Reactions to PropOrNot’s claim have been swift and satirical, with outspoken critics of the corporatist imperial warmongering neocon-neoliberal establishment declaring themselves totally convinced.
“PropOrNot ID Service,” as its full name goes, first made headlines in late 2016, as one of the outfits cited by the Washington Post claiming Russian meddling in US politics. The Post described them as “an independent team of concerned American citizens.”
Hiding behind anonymity, the outfit compiled a list of websites and people it declared “Russian” agents. After protests from multiple people who found themselves on the blacklist, the Post had to publish an editor’s note, saying it could not “vouch for the validity of PropOrNot’s findings regarding any individual media outlet.”
Its influence continued, however, with multiple outlets on its blacklist finding themselves banned by Facebook in October 2018 as “Russian propaganda.”
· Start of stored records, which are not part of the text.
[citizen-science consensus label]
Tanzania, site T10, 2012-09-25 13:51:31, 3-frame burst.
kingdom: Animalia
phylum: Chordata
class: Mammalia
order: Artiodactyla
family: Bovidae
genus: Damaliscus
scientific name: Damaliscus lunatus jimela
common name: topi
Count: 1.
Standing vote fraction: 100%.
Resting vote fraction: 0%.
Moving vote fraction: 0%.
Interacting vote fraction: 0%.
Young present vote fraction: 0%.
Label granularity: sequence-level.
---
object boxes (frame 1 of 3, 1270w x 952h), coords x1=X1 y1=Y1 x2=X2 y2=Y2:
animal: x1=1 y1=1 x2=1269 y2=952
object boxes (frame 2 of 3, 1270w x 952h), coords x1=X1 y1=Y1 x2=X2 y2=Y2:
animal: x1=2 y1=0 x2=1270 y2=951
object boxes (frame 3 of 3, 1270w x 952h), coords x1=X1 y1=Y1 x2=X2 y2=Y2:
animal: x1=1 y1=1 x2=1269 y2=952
The efforts of anonymous outfits to police speech in the US is problematic, given the recent revelations that another self-appointed guardian of democracy, New Knowledge, actually spearheaded a “false flag” social media operation in 2017 – one of the four such operations identified so far, all on behalf of Democrats in a hotly contested Senate race in Alabama. New Knowledge was later commissioned by the Senate Intelligence Committee to write a report on social media meddling, in which they attributed their own methods and tactics to the Russian government.
In addition to its malice in declaring all criticism of US establishment “Russian propaganda,” PropOrNot is factually wrong: neoconservatism is very much an American thing, as argued by its “godfather” Irving Kristol.
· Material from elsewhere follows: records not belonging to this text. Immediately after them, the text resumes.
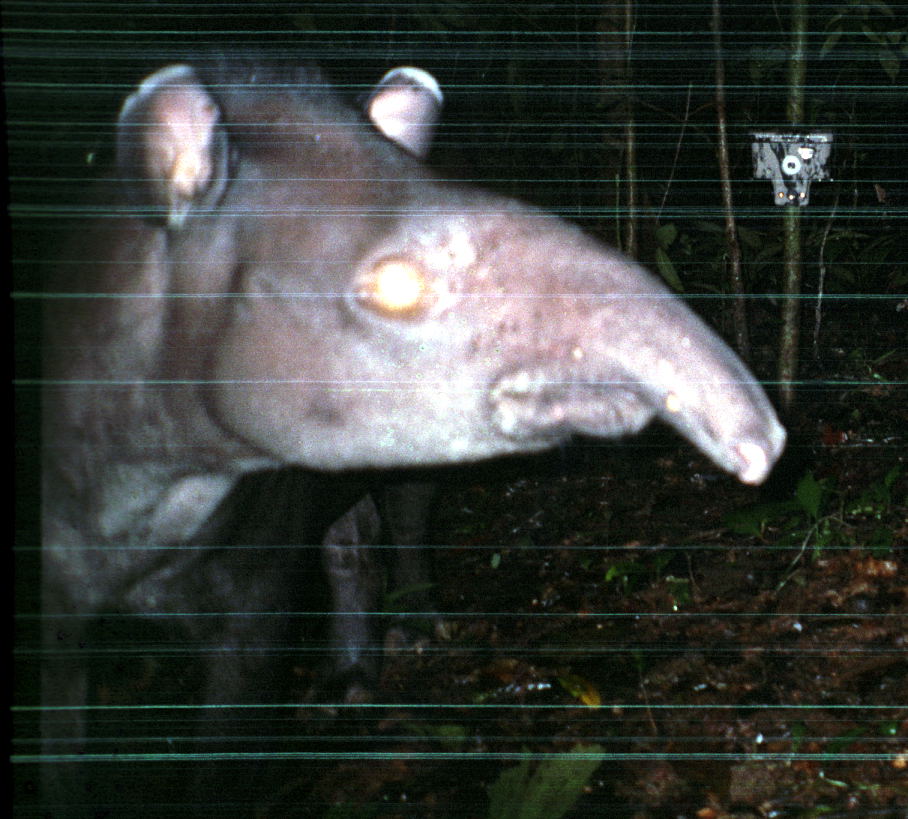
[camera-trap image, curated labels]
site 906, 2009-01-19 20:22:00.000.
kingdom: Animalia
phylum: Chordata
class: Mammalia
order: Perissodactyla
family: Tapiridae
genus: Tapirus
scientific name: Tapirus terrestris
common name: south american tapir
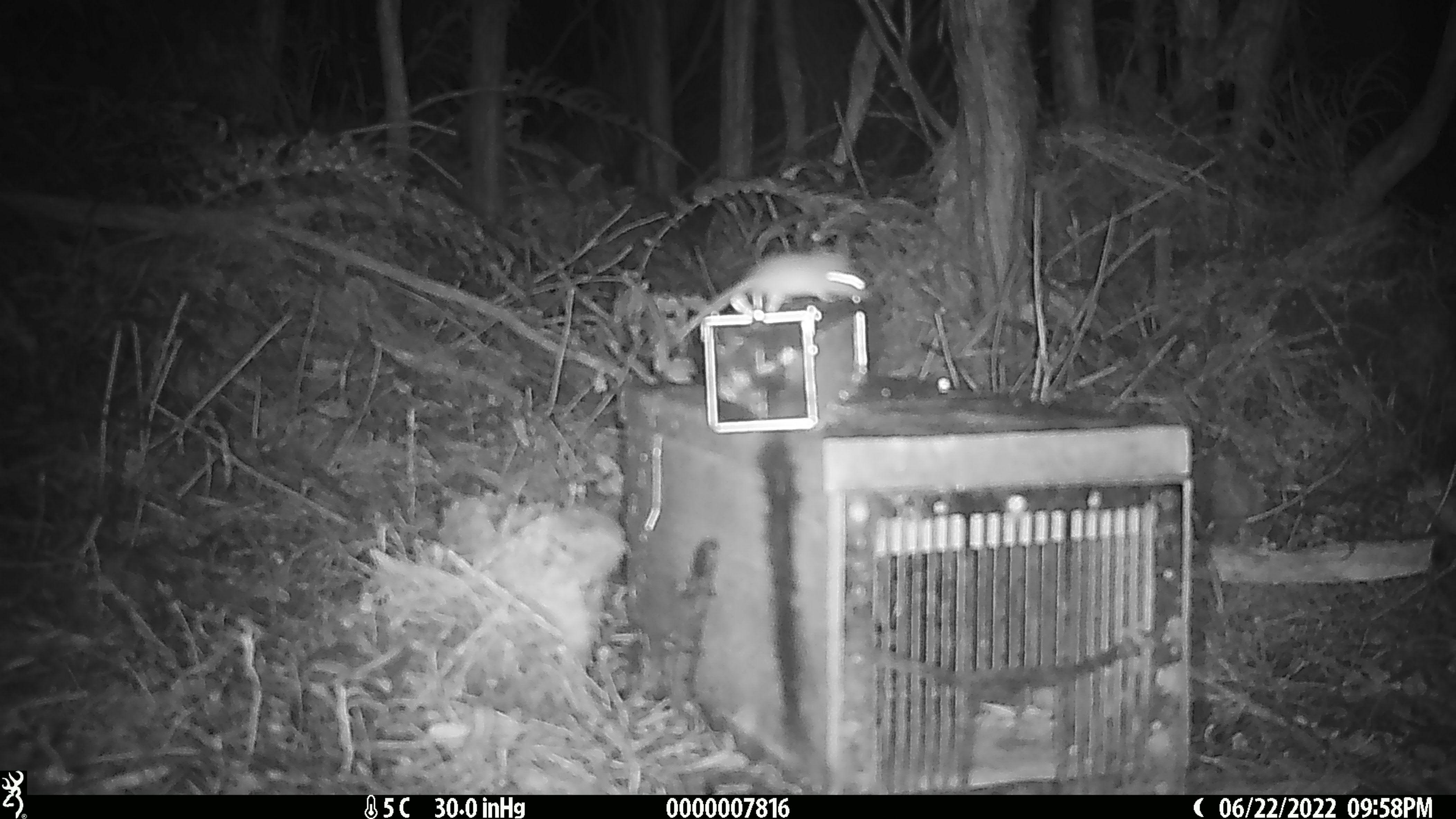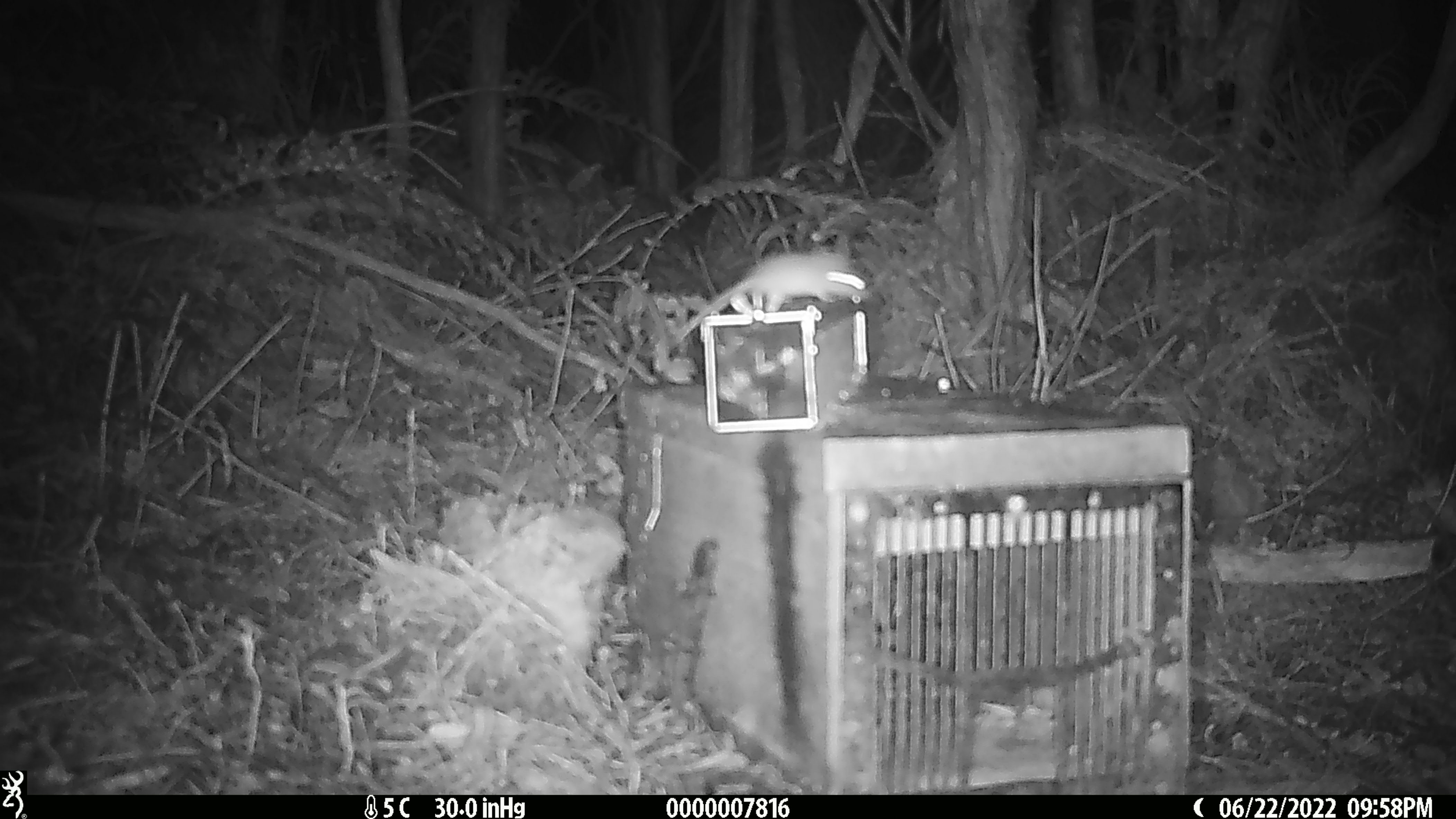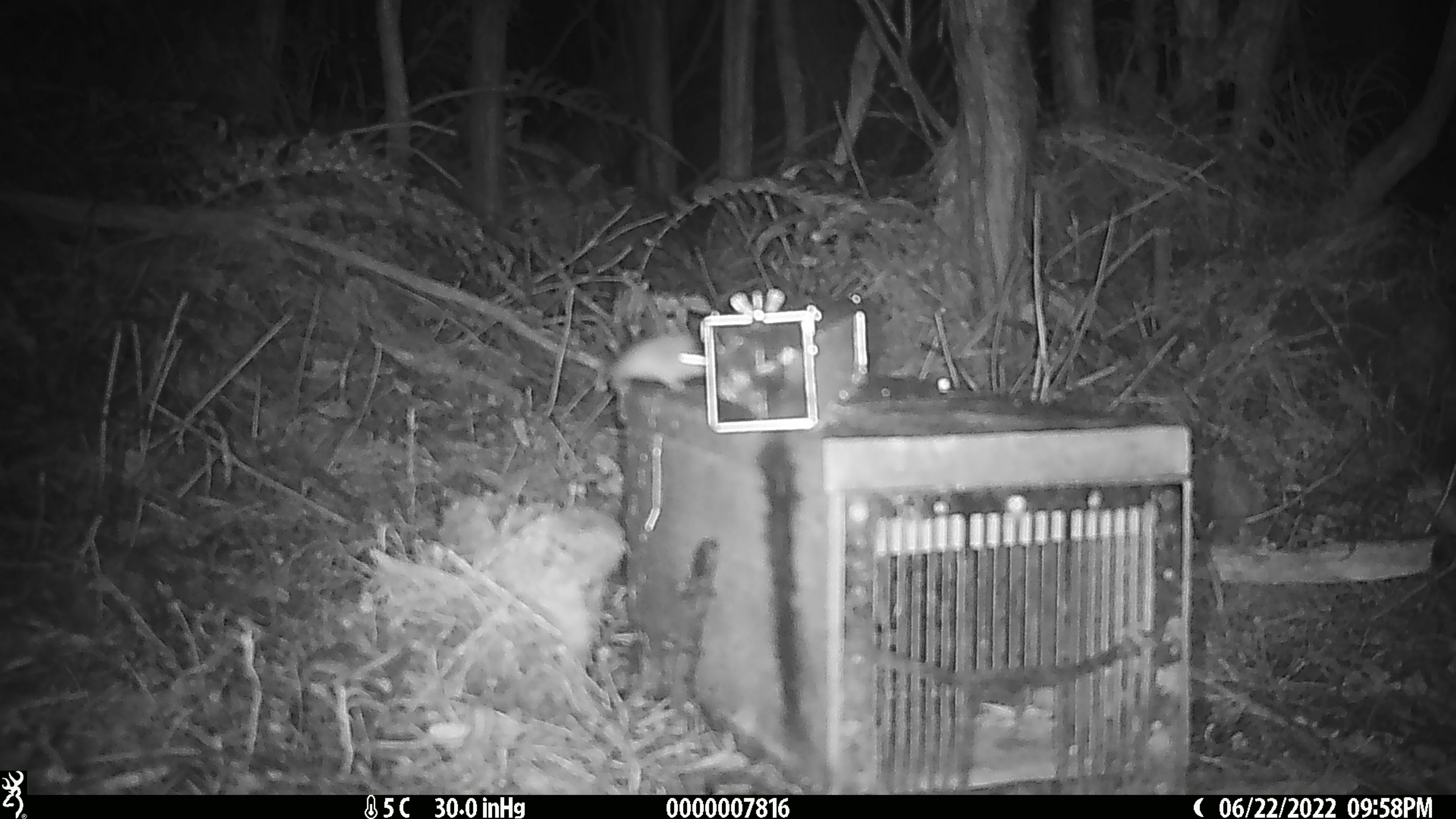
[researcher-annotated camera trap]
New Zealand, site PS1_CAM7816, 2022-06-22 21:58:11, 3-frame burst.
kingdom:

The “historical task and political purpose of neoconservatism would seem to be this: to convert the Republican party, and American conservatism in general, against their respective wills, into a new kind of conservative politics suitable to governing a modern democracy,” Kristol wrote in an essay titled The Neoconservative Persuasion, published in 2003 by the Weekly Standard. That was also the title of Kristol’s collected writings, which came out after his death in 2009.
Kristol’s son Bill now sits on the advisory council of ‘Alliance for Securing Democracy,’ the parent organization of the Hamilton68 dashboard, a brainchild of New Knowledge’s co-founder Jonathon Morgan that purports to track “Russian bots” on Twitter.
The burning question now in everyone’s mind is how such luminaries of neoconservatism – from Irving and Bill Kristol to Norman and John Podhoretz – have managed to be undetected Kremlin agents for so long.